Gene therapy can clip out genetic material linked to heart failure and replace it with the normal gene in human cardiac cells, according to a study led by researchers from the Cardiovascular Research Center at Icahn School of Medicine at Mount Sinai. The study is published in the April 29 edition of Nature Communications.
"Genetic mutations, the small random, changes in the genetic code making up genes, are major culprits in the weakening heart muscle seen in patients with heart failure," says Roger J. Hajjar, MD, Director of the Cardiovascular Research Center of Mount Sinai Heart at Icahn School of Medicine at Mount Sinai. "Our study results reveal that specific forms of heart failure can now be targeted by a new kind of gene therapy that acts as 'molecular scissors' cutting out the mutation and inserting the normal genetic code in its place."
Cardiomyopathies are diseases of weakened heart muscle, which can lead to heart enlargement and heart failure. The conditions are often genetically inherited. A number of inherited gene mutations have been associated with cardiomyopathies, including mutations in the phospholamban (PLN) gene, which is a critical regulator of healthy cardiac cell function and its calcium cycling. Calcium is a critical mineral for heart muscle cells to properly contract and pump blood from the heart to the rest of the body.

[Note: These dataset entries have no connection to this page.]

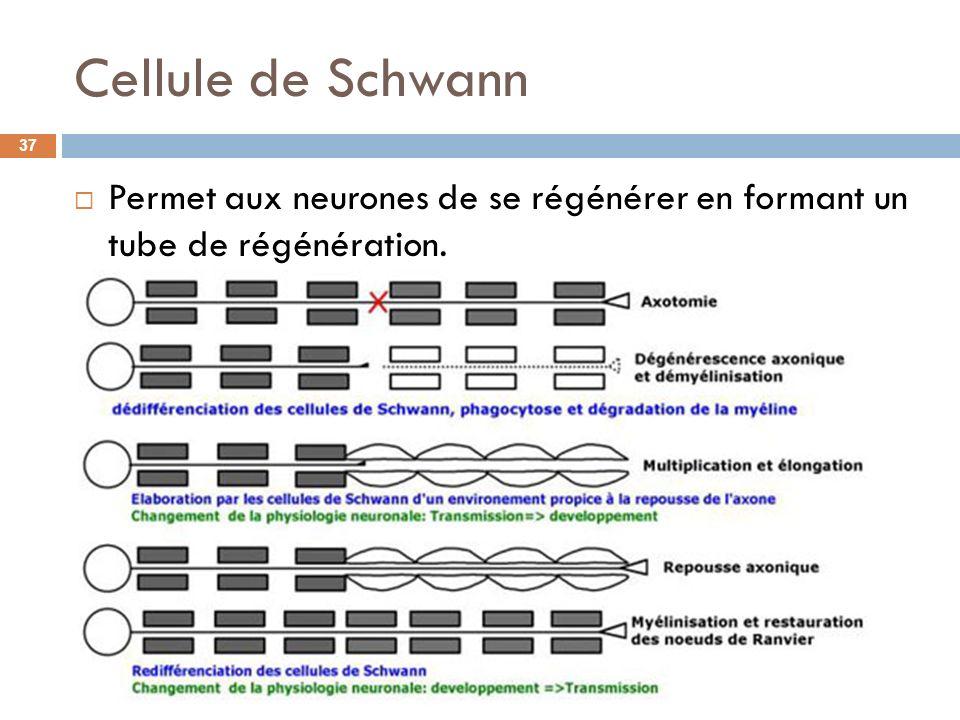 Cellule de Schwann Permet aux neurones de se régénérer en formant un tube de régénération.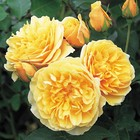 Саженец розы Грэхем Томас в коробке, ZP, 1 шт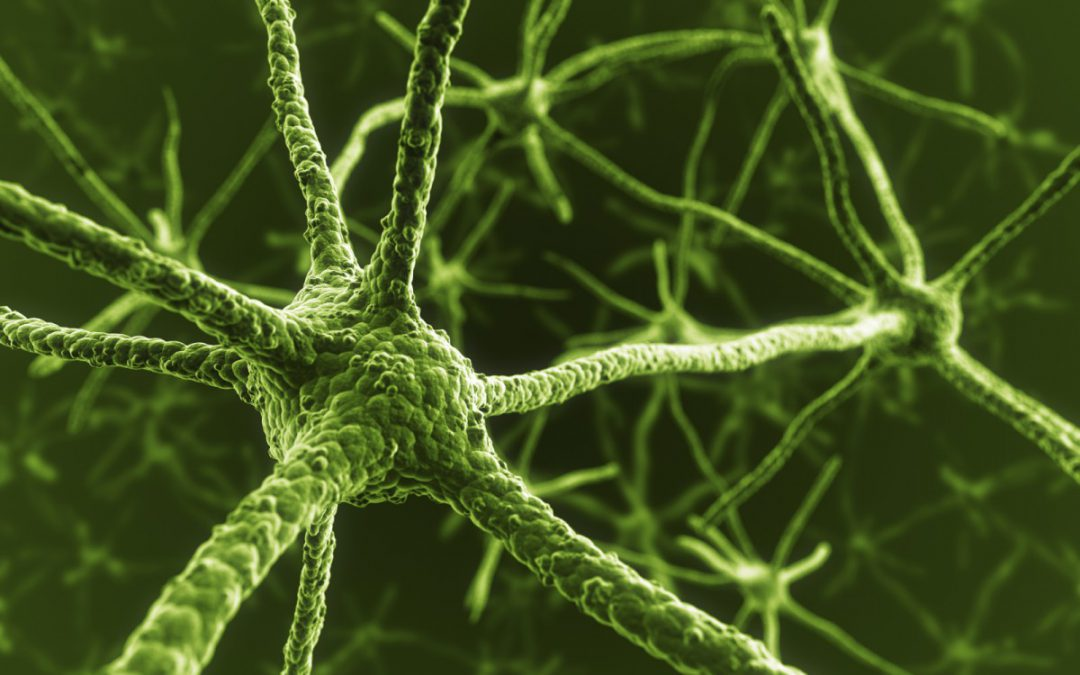 The wondrous world of plants and how intelligence helps them to survive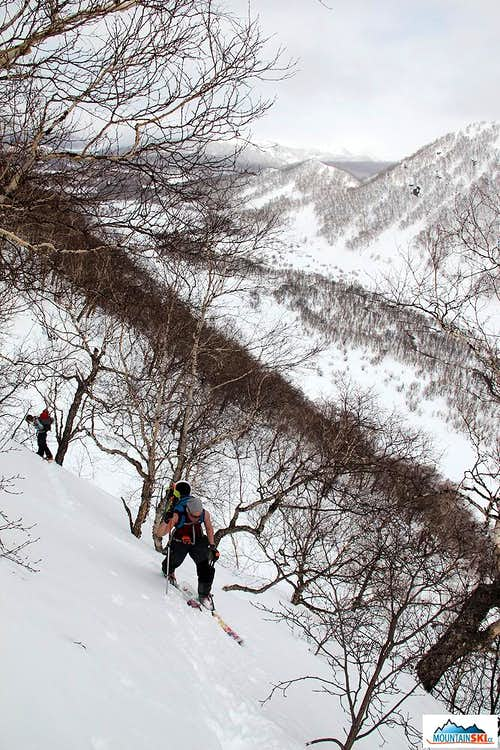 Bakening (2278 m) - skinning up via trees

The R14del mutation within the PLN gene has been identified in a number of families with genetic heart failure. The mutation is linked to dilated heart muscle, dysfunctional heart muscle contraction, dangerous arrhythmias, and the development of heart failure by middle age.
In the study, the research team collected skin cell samples from a heart failure patient who has the R14del mutation. The skin cells from the patient were then transformed in the laboratory to become induced pluripotent stem cells (iPSCs). These stem cells, which carry the genetics of the heart failure patient, were then differentiated from the skin cells into specialized heart muscle cells called cardiomyocytes (iPSC-CMs), which also carry the patient's genetic history.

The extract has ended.